Categories
AMN Reviews

AMN Reviews: 5uu’s – Live at A​.​K​.​W. W​ü​rzburg, Germany April 8, 1995 (1995/2023; Cuneiform Records)

Hunger’s Teeth was a recording that rarely left my CD player in the mid-1990s. 5uu’s, led by drummer Dave Kerman, was one of several connected American avant-RIO bands of that and earlier eras that expanded on the musical space staked out by Henry Cow and others decades earlier.
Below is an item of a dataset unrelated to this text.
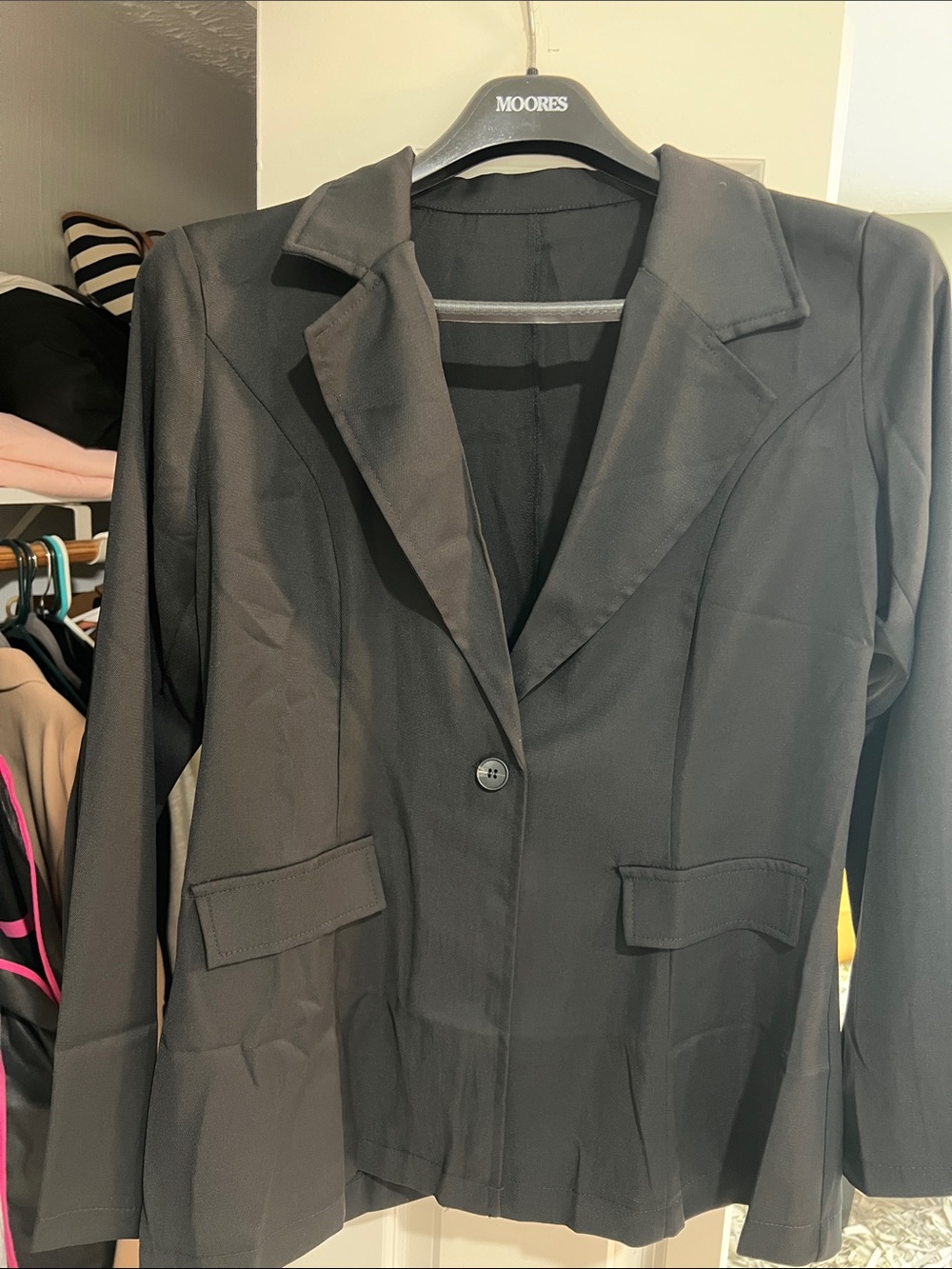 Black Women's Single-Button Suit Jacket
The title Live at A​.​K​.​W. W​ü​rzburg, Germany April 8, 1995 sums it up – this is a release of an archival 5uu’s recording from their 1995 European tour. The lineup consisted of Kerman, Bob Drake (Thinking Plague, Hail) on bass and vocals, Mike Johnson (Thinking Plague) on guitar, and Scott Braziael (Cartoon, PFS) on keyboards. The recording is of solid quality and more than a little raw at times – demonstrating the group’s musicianship and relentless energy. Most of the material is from Hunger’s Teeth while a few tracks are from the preceding Elements and the following Crisis in Clay. There are even two “covers” of Thinking Plague pieces.

It goes without saying that the 5uu’s music is challenging in multiple dimensions. The pieces are complex, often contrapuntal, and exhibit unusual phrasing. There are plenty of examples where timing and dynamics shift rapidly and dramatically.

But they are also songs, with strange (and in some cases, mildly disturbing) lyrics and delivery. Kerman’s writing has always seemed similar to that of Johnson, in that the compositions are instrumentally-focused even when vocals are included. Thus, these pieces require more than a little agility from Drake as he jumps between pitches.

In that sense, the album is at its strongest when demonstrating the group’s collective instrumental prowess. The dialog between Johnson and Braziael on Hunter-Gatherer is an exquisite example of this. But it would not be the 5uu’s without the singular quirkiness that the singing provides.

Live at A​.​K​.​W. W​ü​rzburg provides a compelling and illuminating snapshot of a musical outfit that changed forms over the course of several decades, but cannot be pigeonholed into any particular genre. Even without the studio experimentation that gave Hunger’s Teeth its unusual character, the group live is a primal force that couples intellectual vigor with explosive vitality.